> What you have to do:
Answer these questions from the wildfire text below.
(a) How many wildfires were recorded in the first sub-period?
(b) What was the average area burned per wildfire in the second sub-period?
(c) In which years did the four wildfires larger than 20,000 ha occur?

--- Source document ---

In the first sub-period (1987–1991), there were 7,672 wildfires and the total burned area extended over 647,312 ha. Only 232 wildfire perimeters were larger than 500 ha, accounting for 43% of the total area burned in the sub-period (Table 2). In 1987, there was a large wildfire that burned nearly 13,000 ha. In 1988, only 656 wildfires were recorded burning about 4% of the total burned area for in this sub-period. In 1989, the burned area and the number of fires accounted for about 32 and 30% of the burned area and the number of fires in this sub-period, respectively.
In the second sub-period (1990–1994), a lower number of wildfires (5,706) were recorded and the total burned area extended over 442,745 ha. The average area burned per wildfire (77 ha) was also the lowest among all three sub-periods. In this sub-period, 149 wildfires extended over 500 ha, accounting for 44% of the burned area (Table 2). Yet none extended over 10,000 ha. In 1993, only 462 wildfire events were recorded, the lowest yearly number in the sub-period.
During the third sub-period (2000–2004), both the number of wildfires (7,383) and the total burned area (930,128 ha) increased substantially. In this sub-period, only 264 wildfires extended over 500 ha and yet they accounted for 65% of the burned area (Table 2). Moreover, four wildfire perimeters extended over an area greater than 20,000 ha. They occurred in 2003 and 2004, and they represented 15% of the burned area in the third sub-period. Further, the area burned in 2003 accounted for about 47% of the area burned in this 5-year sub-period (Fig. 3).

--- Dataset section ---

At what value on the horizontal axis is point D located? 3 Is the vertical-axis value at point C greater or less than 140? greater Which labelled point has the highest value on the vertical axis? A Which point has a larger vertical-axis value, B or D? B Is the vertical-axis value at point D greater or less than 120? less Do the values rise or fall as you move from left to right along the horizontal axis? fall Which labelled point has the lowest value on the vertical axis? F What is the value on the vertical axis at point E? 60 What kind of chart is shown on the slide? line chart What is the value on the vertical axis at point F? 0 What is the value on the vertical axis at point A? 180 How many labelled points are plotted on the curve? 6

---

> The answer:
(a) 7,672
(b) 77 ha
(c) 2003 and 2004